The EPA issued a report on Monday, based on a study of how much of the mixture was needed to kill a species of shrimp and small fish, just two of the 15,000 types of marine life in the Gulf. The EPA test did not address medium- or long-term effects, or reports last week that dispersants were discovered in the larvae of blue crab, entering the food chain.
Hugh Kaufman, a senior EPA policy analyst, dismissed the tests as little more than a PR stunt.
But isn't this all old news, because the Corexit has already broken down in the environment? Maybe.

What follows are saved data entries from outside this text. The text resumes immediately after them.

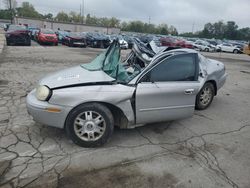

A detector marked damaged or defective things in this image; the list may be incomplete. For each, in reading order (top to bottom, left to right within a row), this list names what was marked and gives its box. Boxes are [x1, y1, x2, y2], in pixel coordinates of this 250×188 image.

crumpled hood [39, 65, 115, 89]
shattered windshield [80, 41, 141, 83]
cracked pavement [0, 44, 250, 188]
damaged car [26, 40, 228, 147]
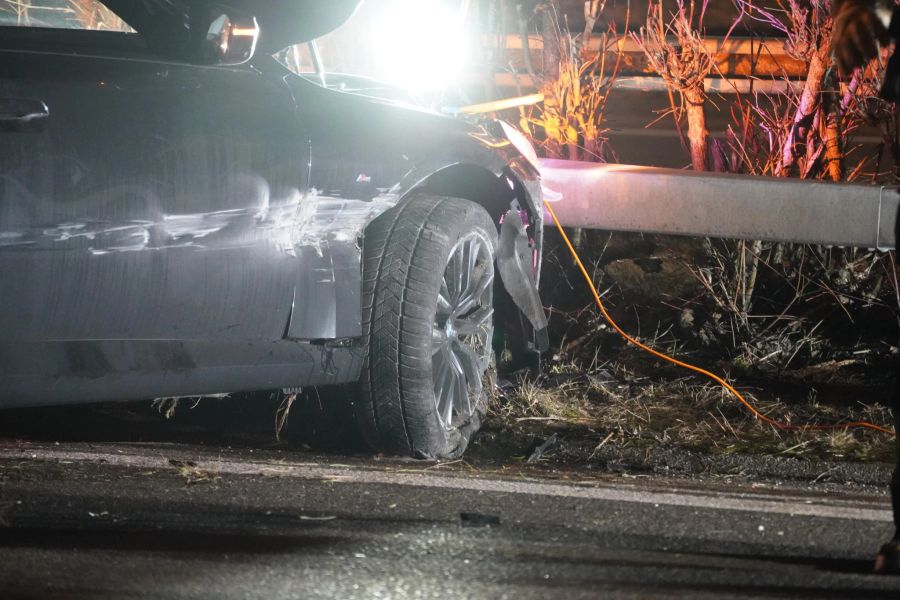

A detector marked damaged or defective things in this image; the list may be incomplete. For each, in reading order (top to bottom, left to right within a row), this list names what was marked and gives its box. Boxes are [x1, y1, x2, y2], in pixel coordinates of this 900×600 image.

damaged car body [0, 1, 544, 460]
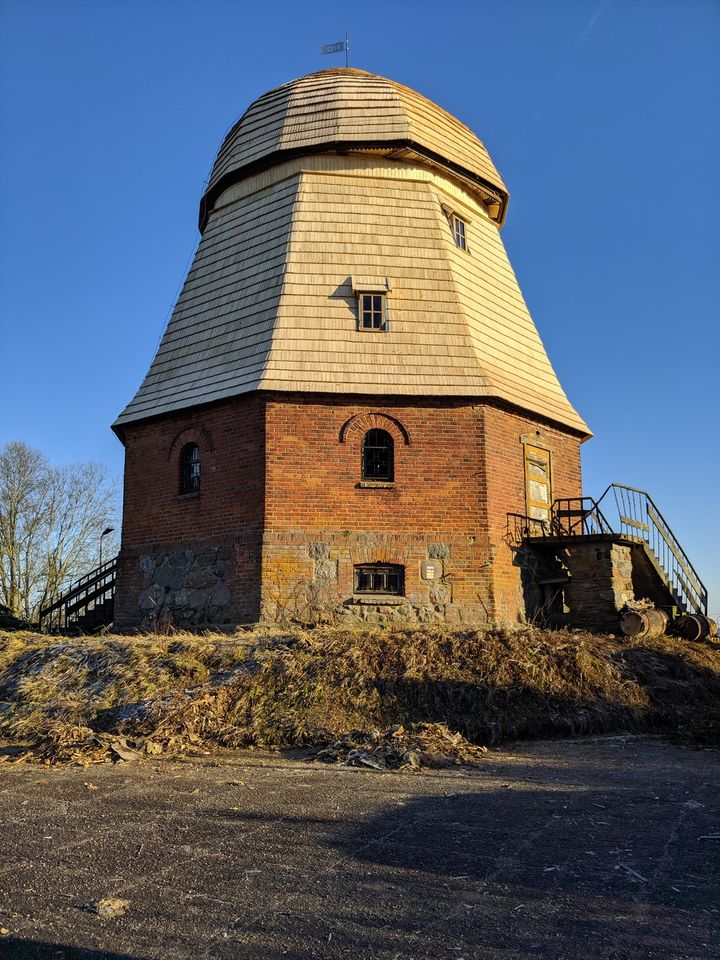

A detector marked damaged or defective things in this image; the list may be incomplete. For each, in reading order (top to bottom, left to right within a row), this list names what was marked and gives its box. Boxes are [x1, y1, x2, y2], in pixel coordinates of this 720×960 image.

rusty barrel [620, 612, 668, 640]
rusty barrel [672, 616, 716, 636]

But as the Press-Register noted on August 6th:
The stained, brown water seen washing up in pockets along Alabama beaches for the last two weeks appears to contain the dispersant widely used on oil from the Deepwater Horizon spill, according to a preliminary analysis.
Ed Overton, a Louisiana State University chemist… [who] is analyzing oil samples for the federal government… said… “indications [are] that there was a dispersant signal in the sample.” … [T]he signal was similar to a Corexit sample.
Harriet Perry, a scientist at the Gulf Coast Research Lab in Ocean Springs [said]… “It looks like they found [COrexit],” Perry said of work by research colleagues at Tulane University [researching crab larvae]… “For a droplet to be that small, it has to be dispersed oil… It’s supposed to biodegrade rapidly. It’s supposed to disappear in days, not weeks, but that may not be happening.”
In addition, some claim that even the chemicals left behind when Corexit breaks down are toxic, although I have seen no scientific evidence one way or the other.
The bottom line is that some Gulf seafood is probably safe and other Gulf seafood is probably not very safe, depending on where it swam in relation to the oil plumes and a host of other factors. But since the government is being close-lipped about the details of its test results - and isn't even testing for dispersants - it is hard to know whether a particular piece of seafood is safe or not.